On Mon, Jan 23, 2017 at 09:14:04AM -0800, Dan Williams wrote:
> The use case that we have now is distinguishing volatile vs persistent
> memory (brd vs pmem).

brd is a development tool, so until we have other reasons for this
abstraction (which I'm pretty sure will show up rather sooner than later)
I would not worry about it too much.

> I took a look at mtd layering approach and the main difference is that
> layers above the block layer do not appear to know anything about mtd
> specifics.

Or the block layer itself for that matter.  And that's exactly where
I want DAX to be in the future.

> For fs/dax.c we currently need some path to retrieve a dax
> anchor object through the block device.

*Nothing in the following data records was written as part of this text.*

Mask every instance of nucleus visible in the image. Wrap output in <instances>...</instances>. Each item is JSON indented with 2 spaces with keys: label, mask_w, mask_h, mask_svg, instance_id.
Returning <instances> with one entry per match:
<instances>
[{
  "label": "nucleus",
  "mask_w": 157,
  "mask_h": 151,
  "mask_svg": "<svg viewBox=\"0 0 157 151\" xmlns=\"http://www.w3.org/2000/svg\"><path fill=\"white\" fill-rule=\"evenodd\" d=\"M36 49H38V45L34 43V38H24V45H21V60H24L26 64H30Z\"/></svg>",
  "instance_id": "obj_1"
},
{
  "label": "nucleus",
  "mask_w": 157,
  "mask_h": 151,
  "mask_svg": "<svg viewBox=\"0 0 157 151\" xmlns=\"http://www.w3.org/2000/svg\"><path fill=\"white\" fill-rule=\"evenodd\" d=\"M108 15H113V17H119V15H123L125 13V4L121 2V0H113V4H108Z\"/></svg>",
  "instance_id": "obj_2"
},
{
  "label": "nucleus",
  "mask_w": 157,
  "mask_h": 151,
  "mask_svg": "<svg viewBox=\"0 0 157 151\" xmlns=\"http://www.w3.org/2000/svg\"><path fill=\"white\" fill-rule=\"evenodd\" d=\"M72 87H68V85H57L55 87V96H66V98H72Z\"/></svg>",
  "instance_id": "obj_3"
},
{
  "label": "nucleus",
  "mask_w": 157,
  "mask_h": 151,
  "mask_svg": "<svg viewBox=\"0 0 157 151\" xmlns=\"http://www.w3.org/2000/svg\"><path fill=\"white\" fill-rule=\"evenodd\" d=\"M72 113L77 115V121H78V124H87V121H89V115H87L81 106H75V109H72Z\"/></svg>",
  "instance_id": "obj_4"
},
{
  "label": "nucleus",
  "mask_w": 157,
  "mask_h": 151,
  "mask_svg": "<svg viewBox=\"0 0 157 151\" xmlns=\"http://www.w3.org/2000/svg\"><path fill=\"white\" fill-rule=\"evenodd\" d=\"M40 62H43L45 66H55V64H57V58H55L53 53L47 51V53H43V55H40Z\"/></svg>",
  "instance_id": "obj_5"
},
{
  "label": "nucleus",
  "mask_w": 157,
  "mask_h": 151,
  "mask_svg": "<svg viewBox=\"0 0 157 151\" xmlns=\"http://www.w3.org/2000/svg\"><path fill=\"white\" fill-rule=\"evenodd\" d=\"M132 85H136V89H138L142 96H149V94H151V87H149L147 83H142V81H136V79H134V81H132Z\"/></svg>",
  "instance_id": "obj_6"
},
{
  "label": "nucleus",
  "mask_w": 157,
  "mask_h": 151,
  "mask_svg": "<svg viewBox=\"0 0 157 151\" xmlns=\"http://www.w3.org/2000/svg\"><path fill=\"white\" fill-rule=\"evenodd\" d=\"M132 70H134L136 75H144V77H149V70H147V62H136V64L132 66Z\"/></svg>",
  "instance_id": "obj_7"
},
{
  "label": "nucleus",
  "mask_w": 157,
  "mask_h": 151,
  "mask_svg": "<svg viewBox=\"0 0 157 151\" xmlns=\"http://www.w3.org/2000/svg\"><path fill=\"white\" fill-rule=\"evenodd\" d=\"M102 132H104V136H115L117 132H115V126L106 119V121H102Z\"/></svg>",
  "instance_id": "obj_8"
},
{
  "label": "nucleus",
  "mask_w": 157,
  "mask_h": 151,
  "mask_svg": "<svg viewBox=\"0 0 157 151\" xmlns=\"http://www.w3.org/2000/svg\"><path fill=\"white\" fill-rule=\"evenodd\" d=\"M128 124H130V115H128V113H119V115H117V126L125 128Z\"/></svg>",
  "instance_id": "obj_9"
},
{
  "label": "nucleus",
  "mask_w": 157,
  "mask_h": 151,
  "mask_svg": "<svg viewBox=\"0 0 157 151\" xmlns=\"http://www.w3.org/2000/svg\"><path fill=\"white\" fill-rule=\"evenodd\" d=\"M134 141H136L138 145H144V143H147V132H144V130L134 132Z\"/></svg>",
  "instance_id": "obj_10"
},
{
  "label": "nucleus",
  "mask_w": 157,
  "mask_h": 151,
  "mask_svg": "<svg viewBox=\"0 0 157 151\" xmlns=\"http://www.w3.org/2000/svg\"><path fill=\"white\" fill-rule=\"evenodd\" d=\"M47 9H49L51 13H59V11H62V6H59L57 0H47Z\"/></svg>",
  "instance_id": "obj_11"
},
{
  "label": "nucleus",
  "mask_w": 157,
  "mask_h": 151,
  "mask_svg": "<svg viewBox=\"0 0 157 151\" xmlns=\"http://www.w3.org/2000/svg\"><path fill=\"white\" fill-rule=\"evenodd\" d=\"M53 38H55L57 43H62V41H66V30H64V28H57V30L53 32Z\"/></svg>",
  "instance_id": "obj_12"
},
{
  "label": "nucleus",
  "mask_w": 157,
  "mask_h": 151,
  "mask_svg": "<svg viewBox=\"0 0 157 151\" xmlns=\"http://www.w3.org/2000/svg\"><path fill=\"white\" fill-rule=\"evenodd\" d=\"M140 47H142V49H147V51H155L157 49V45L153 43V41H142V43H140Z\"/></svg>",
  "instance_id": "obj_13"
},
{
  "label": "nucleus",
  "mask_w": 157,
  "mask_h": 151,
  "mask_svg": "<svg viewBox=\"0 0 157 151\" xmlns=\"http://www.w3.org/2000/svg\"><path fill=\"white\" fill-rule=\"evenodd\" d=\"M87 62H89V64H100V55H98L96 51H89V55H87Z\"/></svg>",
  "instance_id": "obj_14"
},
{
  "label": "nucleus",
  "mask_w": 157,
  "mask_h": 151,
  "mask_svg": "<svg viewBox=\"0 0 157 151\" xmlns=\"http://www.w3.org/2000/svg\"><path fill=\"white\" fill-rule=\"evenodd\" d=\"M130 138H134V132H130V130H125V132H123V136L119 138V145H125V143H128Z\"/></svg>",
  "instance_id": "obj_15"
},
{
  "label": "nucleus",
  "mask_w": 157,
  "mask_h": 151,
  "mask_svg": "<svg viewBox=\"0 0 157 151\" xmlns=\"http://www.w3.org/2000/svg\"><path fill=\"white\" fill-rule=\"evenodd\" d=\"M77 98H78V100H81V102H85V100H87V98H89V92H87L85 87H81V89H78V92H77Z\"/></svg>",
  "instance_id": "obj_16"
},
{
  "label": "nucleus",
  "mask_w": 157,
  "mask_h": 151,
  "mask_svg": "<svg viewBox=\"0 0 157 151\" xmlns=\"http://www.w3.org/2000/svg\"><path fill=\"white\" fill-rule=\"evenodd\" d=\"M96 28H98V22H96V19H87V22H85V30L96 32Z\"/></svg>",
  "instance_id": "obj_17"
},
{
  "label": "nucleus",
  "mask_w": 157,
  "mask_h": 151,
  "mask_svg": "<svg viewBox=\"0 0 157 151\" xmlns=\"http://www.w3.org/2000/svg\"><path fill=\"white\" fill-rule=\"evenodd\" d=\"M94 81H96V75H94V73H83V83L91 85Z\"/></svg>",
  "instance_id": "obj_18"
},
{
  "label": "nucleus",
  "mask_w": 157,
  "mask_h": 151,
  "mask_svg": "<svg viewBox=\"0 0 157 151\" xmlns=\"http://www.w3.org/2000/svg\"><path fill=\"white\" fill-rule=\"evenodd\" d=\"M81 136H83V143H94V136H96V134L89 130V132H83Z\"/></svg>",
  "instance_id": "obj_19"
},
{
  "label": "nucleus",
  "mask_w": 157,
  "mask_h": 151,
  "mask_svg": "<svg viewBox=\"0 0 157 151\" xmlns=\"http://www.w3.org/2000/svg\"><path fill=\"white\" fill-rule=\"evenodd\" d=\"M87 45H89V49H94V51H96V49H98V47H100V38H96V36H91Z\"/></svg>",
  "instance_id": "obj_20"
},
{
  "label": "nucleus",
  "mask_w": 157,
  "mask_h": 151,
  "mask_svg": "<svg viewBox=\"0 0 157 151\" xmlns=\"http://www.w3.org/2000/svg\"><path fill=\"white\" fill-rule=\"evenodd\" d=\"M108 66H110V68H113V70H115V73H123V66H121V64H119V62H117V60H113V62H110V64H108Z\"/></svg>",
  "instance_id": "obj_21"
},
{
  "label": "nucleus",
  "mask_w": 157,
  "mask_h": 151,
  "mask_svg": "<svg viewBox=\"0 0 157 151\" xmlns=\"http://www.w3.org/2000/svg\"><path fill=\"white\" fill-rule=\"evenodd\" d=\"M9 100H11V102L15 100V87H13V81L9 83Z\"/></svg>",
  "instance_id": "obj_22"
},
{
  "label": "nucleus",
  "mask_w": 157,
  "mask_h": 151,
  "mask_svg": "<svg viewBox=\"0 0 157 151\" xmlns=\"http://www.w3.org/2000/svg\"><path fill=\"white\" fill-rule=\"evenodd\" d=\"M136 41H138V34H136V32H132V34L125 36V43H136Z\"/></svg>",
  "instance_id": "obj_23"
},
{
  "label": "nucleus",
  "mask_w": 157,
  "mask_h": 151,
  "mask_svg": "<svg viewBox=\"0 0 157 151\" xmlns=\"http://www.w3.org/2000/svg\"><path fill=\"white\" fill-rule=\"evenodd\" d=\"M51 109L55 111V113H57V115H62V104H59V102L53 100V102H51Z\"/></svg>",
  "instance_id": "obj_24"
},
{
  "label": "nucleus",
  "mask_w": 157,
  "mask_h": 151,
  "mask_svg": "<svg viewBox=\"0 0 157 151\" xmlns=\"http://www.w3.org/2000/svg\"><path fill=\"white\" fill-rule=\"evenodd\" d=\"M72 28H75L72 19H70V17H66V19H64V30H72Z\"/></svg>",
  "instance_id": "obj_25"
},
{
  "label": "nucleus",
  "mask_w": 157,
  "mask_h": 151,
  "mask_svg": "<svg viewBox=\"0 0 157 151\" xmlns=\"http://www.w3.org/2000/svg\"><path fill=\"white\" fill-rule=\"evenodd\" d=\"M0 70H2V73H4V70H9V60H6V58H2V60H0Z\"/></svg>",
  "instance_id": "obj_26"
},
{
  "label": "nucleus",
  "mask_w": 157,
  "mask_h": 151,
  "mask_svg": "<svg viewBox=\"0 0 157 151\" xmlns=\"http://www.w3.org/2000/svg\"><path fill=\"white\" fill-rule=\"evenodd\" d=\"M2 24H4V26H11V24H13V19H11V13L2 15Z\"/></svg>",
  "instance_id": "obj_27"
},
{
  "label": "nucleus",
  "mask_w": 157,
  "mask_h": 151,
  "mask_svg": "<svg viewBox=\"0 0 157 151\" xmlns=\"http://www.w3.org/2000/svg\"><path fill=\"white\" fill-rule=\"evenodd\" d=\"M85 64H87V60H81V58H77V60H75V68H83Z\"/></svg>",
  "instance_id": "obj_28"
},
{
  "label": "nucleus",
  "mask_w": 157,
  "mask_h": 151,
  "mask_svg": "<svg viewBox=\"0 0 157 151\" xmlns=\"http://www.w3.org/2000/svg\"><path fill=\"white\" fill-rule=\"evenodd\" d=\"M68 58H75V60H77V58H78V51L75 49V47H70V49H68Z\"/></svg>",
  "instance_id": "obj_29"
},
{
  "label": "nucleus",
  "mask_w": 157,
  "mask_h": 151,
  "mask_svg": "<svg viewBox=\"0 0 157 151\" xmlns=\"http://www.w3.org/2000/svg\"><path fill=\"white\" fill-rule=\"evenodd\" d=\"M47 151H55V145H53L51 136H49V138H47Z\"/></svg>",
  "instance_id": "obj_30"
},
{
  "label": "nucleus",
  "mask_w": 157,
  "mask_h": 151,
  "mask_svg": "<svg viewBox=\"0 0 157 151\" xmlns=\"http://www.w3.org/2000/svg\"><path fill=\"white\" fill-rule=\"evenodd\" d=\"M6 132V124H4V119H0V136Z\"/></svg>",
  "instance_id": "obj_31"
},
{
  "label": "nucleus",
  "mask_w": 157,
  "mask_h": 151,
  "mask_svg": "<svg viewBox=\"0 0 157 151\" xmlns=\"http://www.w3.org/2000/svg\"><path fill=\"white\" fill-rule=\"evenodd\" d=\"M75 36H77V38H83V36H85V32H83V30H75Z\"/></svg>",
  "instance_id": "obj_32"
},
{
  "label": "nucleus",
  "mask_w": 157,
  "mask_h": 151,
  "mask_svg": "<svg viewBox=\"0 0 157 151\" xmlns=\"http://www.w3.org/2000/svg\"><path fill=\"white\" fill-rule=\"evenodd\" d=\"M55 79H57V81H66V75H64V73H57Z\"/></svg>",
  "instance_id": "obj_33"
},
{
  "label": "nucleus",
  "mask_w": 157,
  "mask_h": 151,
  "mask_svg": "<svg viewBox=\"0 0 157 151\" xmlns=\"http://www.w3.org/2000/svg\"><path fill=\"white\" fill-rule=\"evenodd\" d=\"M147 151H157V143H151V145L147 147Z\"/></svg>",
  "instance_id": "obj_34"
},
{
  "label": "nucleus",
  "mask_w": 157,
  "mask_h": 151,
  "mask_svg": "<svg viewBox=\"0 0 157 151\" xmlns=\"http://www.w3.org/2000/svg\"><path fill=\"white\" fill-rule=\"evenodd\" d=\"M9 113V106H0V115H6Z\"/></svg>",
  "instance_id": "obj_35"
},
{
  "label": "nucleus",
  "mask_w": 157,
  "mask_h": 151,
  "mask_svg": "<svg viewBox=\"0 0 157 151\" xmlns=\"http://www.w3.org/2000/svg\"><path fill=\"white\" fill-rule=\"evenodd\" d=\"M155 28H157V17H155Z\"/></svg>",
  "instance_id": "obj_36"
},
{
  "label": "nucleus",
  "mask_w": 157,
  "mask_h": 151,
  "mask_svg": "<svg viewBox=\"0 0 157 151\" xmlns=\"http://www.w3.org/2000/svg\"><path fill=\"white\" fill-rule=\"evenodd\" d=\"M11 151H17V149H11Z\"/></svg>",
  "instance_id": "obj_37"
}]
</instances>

We have a need to retreiver the anchor object.  We currently do it
though the block layer for historical reasons, but it doesn't have
to be that way.

> > In the longer run I like your dax_operations, but they need to be
> > separate from the block layer.
> 
> I'll move them from block_device_operations to dax data hanging off of
> the bdev_inode, or is there a better way to go from bdev-to-dax?

I don't think that's any better.  What we really want is a way
to find the underlying persistent memory / DAX / whatever we call
it node without going through a block device.  E.g. a library function
to give that object for a given path name, where the path name could
be either that of the /dev/pmemN or the /dev/daxN device.

If the file system for now still needs a block device as well it
will only accept the /dev/pmemN name, and open both the low-level
pmem device and the block device.  Once that file system doesn't
need block code (and I think we could do that easily for XFS,
nevermind any new FS) it won't have to deal with the block
device at all.

pmem.c then becomes a consumer of the dax_ops just like the file system.